US president Barack Obama said last night his re-election means Americans support his approach for avoiding a looming “fiscal cliff” that threatens a new recession — and that his approach means the country’s wealthiest people will have to pay more in taxes.

Obama sets tone for budget battle over wealth  tax

A White House spokesman later said Obama will veto any bill extending tax cuts for those making more than $250,000 (€195,000) a year.

Obama’s brief public comments were his first since his re-election, and they set the tone for upcoming tense talks with congressional Republicans on avoiding a combination of deep spending cuts and the expiration of Bush-era tax cuts that automatically take effect Jan 1, and total $800bn next year alone.

Republicans want fiscal cliff avoidance tactics to rely on spending cuts, but Obama insists that higher taxes for the wealthy must be part of the solution.

“We can’t just cut our way to prosperity,” said Obama.

He reminded his audience that if no deal is struck with a still-divided Congress, “everybody’s taxes will automatically go up on January 1. Everybody’s. That makes no sense. That would be bad for the economy.”

He also invited Congressional leaders of both parties to the White House next week for talks on how to avoid the fiscal cliff.

Obama had been silent since his victory speech on Wednesday, and leading Republicans have filled the vacuum with promises to stand resolutely against any effort to raise tax rates on the country’s richest people.

Obama’s long-held position is that tax rates on family income over $250,000 should jump back up to Clinton-era levels.

All sides say they want a deal, and that, now the election is over, everyone can show more flexibility than in the heat of the campaign. Congress returns to work on Tuesday and faces about a month and a half of work before the holidays.

But Republicans warn a fight could hurt attempts to compromise in a bitterly divided Capitol and threaten Obama’s second-term agenda.

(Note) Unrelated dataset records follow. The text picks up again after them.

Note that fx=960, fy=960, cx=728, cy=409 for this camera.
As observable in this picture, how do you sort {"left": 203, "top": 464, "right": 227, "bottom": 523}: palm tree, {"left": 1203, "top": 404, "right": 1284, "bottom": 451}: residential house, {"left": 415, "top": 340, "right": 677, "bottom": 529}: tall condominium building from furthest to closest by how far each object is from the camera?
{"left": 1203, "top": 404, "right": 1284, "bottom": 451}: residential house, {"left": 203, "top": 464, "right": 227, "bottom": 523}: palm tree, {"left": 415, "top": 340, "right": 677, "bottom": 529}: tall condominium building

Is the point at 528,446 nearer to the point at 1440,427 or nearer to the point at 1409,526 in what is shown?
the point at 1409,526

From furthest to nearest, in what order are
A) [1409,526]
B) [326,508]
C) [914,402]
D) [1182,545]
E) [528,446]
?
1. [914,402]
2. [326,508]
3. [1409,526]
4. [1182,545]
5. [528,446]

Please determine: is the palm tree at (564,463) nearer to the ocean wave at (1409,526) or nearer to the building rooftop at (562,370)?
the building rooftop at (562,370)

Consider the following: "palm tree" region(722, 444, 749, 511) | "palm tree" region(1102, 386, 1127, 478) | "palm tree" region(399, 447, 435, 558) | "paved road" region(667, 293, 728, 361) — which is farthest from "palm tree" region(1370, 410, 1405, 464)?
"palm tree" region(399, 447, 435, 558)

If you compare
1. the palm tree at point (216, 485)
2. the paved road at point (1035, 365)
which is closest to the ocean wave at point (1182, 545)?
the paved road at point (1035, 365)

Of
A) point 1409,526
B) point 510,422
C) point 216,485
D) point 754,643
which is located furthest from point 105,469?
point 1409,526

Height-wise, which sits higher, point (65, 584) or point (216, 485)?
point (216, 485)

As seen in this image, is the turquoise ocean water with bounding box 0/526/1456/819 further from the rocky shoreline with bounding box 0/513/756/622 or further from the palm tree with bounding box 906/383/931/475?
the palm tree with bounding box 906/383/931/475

“Raising tax rates will slow down our ability to create the jobs that everyone says they want,” John Boehner, speaker of the Republican-controlled House of Representatives, said shortly before Obama spoke. Boehner has warned that such a plan might not even pass the Senate, where Democrats hold control.

A lot is at stake, as a new Congressional Budget Office report predicted that the economy would fall into recession if there is a protracted impasse in Washington and the US government falls off the fiscal cliff for the entire year.

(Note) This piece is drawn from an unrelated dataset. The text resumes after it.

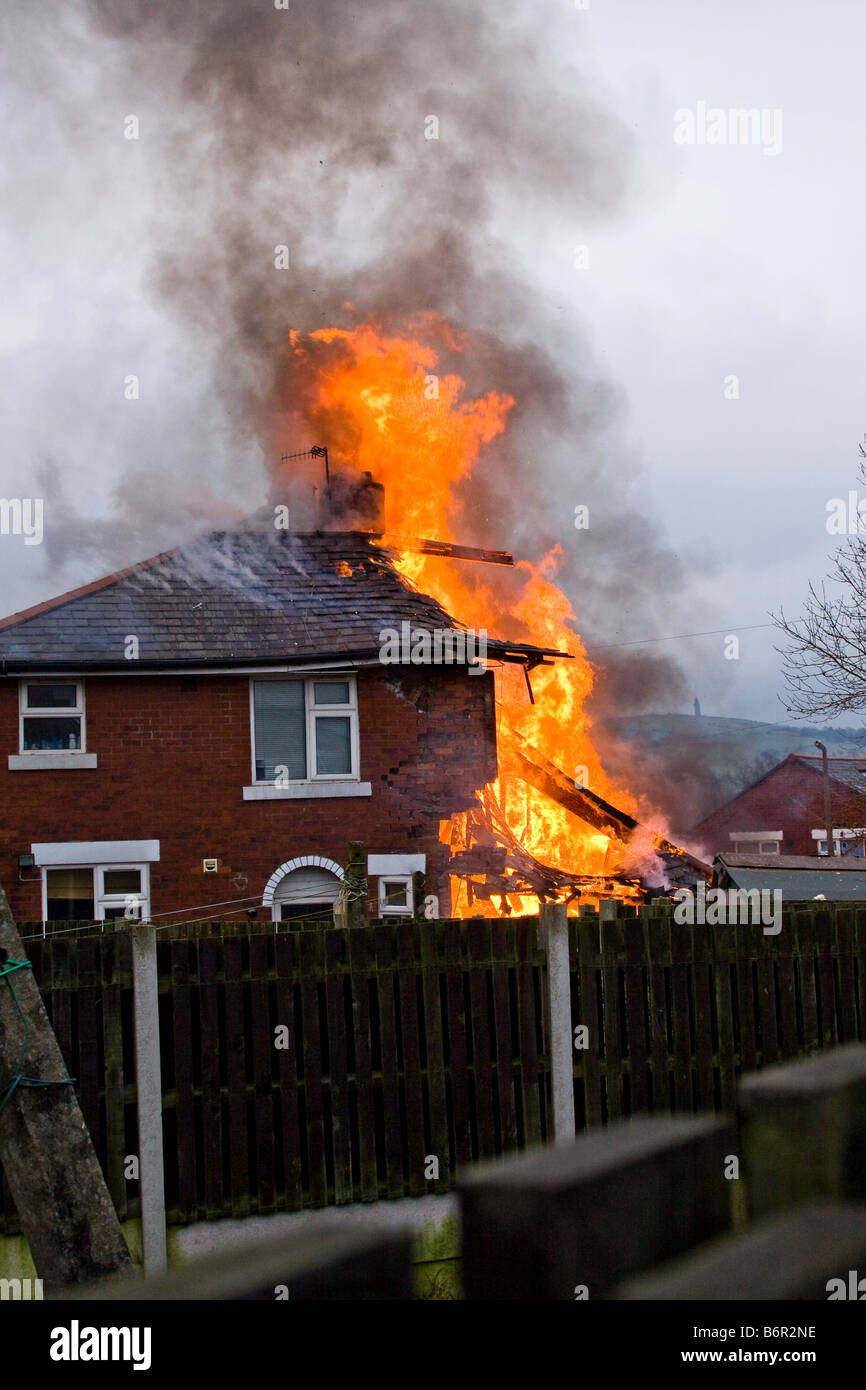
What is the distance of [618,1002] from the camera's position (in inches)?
279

Meanwhile, David Petraeus has resigned as the director of US intelligence agency the CIA after admitting he had an extra-marital affair.

According to his letter of resignation, Petraeus asked Obama to allow him to resign on Thursday, and yesterday the president accepted.

Petraeus said he had shown “extremely poor judgment” in his affair.

He has been married for 37 years to Holly Petraeus, whom he met when he was a cadet at the US Military Academy at West Point, New York state.

The retired four-star general led the military campaigns in Iraq and Afghanistan, then took the helm of the Central Intelligence Agency in Sep 2011.

Leader’s tears

In the most candid scenes ever captured of Barack Obama on camera, the normally composed US president welled up as he told young campaign workers of his pride in them.

Obama’s campaign team distributed a video of the president’s emotional tribute to his team at his Chicago headquarters the day before, hours after he won re-election to a second term.

“What you guys have done means the work that I am doing is important. I am really proud of that. I am really proud of all of you,” Obama said around three minutes in before pausing as tears welled up and dampened his cheek.

“I am absolutely confident that all of you are going to do just amazing things in your lives,” Obama said, standing alone at a microphone with a poster of his slogan “Forward!” behind him on the wall.